If you're able to wait until at least FRA to claim benefits, you won't face the reduction that comes with filing early. And to be clear, your benefits will take a hit for each month you file ahead of FRA. But if you find yourself desperate for money, you may have no choice but to claim Social Security sooner.

Imagine you are 65 and lose your job. If you don't have the savings to tide yourself over until FRA, then you're better off filing for benefits early than racking up debt to pay your living expenses. On the other hand, if you do have enough savings, then waiting another year or two to file could pay off in the long run.

2. Do I plan to keep working?

You're allowed to work and collect Social Security at the same time, but if you wait to file on time, you won't lose out on benefits because of your paycheck. If you work and start collecting benefits before FRA, you'll risk having some of your Social Security income withheld.

Whether that happens will depend on your earnings level. Currently, you can earn up to $17,640 and not lose any of your benefits, but past that point, you'll have $1 in benefits withheld for each $2 you earn. The only exception is if you're reaching FRA this year, in which case you can earn up to $46,920 without losing benefits. But once your earnings exceed that mark, you'll have $1 in Social Security withheld for every $3 you earn.

That's why it often doesn't pay to claim Social Security before FRA if you're still working. Though the amount in benefits you have withheld will be repaid to you once you reach FRA, the reduction in benefits you face by filing early will remain in effect for the rest of your life (unless you manage to undo your benefits within a certain time frame, which is a tough thing to do).

3. Am I likely to live a long life?

The longer you expect to live, the more it makes sense to delay benefits past FRA. Imagine you're entitled to a monthly benefit of $1,600 if you file for Social Security on time at age 67. Waiting until age 70 will grow your monthly benefit to $1,984, but you'll miss out on 36 payments during that three-year time span. Now, if you live until age 82 1/2, you'll break even under both filing scenarios.

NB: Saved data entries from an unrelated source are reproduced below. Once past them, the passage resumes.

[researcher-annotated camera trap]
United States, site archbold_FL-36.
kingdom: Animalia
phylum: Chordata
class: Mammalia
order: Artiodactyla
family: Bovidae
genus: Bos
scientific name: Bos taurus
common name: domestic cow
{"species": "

But if you live until age 88, you'll come out over $25,000 ahead in lifetime Social Security income by delaying benefits and not claiming them on time.

By filing for Social Security on time, you avoid a reduction in benefits, which is important if you're entering retirement without much in the way of personal savings. That said, it sometimes pays to claim benefits earlier than FRA, and it often pays to wait past that point. Consider the impact of filing at various ages, and with any luck, you'll land on the right decision.